Struct Documentation

struct AnnotatedText

AnnotatedText is effectively std::string text + Annotation, providing the following additional desiderata.

  1. Access to processed string_views for convenience rather than ByteRanges (which only provides index information).

  2. Transparently convert string_views into ByteRanges for the Annotation referring to the text bound by this structure.

  3. Bind the text and annotations together, to move around as a meaningful unit.

Public Functions

AnnotatedText()

Construct an empty AnnotatedText.

This is useful when the target string or ByteRanges are not known yet, but the public members can be used to populate it. One use-case, when translated-text is created decoding from histories and the ByteRanges only known after the string has been constructed.

AnnotatedText(std::string &&text)

Construct moving in a string (for efficiency purposes, copying string constructor is disallowed).

void appendSentence(string_view prefix, std::vector<string_view>::iterator tokens_begin, std::vector<string_view>::iterator tokens_end)

Appends a sentence to the existing text and transparently rebases string_views.

Since this tracks only prefix, remember appendEndingWhitespace. The string_views must not already be in text.

void appendEndingWhitespace(string_view whitespace)

Append the whitespace at the end of input.

string_view must not be in text.

void recordExistingSentence(std::vector<string_view>::iterator tokens_begin, std::vector<string_view>::iterator tokens_end, const char *sentence_begin)

Record the existence of a sentence that is already in text.

The iterators are over string_views for each token that must be in text already. This function must be called to record sentences in order. Normally the beginning of the sentence can be inferred from tokens_begin->data() but the tokens could be empty, so sentence_begin is required to know where the sentence is.

const size_t numSentences() const

Returns the number of sentences in the annotation structure.

const size_t numWords(size_t sentenceIdx) const

Returns number of words in the sentece identified by sentenceIdx.

string_view word(size_t sentenceIdx, size_t wordIdx) const

Returns a string_view representing wordIdx in sentenceIdx.

string_view sentence(size_t sentenceIdx) const

Returns a string_view representing sentence corresponding to sentenceIdx.

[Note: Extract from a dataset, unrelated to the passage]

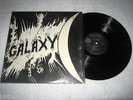 GALAXY - Day Without The Sun - Rare ORIGINAL Private Jacksonville PROG PSYCH LP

string_view gap(size_t sentenceIdx) const

Returns the string_view of the gap between two sentences in the container.

More precisely where i = sentenceIdx, N = numSentences() for brevity:

  • For i = 0: The gap between the start of text and the 0th sentence.

  • For i = 1...N-1, returns the text comprising of the gap between the i-th and i+1-th sentence.

  • For i = N, the gap between the last (N-1th) sentence and end of text.

    Parameters

ByteRange wordAsByteRange(size_t sentenceIdx, size_t wordIdx) const

Returns a ByteRange representing wordIdx in sentenceIdx.

ByteRange sentenceAsByteRange(size_t sentenceIdx) const

Returns a ByteRange representing sentence corresponding to sentenceIdx.

template<typename Fun>
AnnotatedText apply(Fun fun) const

Utility function to call fun on each word (subword token effectively) in an AnnotatedText.

fun is called with the ByteRange, the string_view with the word, and a bool to indicate whether it is the last word in the AnnotatedText, which is also the ending whitespace slot of AnnotatedText.

Public Members

std::string text

Blob of string elements in annotation refers to.

Annotation annotation

sentence and (sub-) word annotations.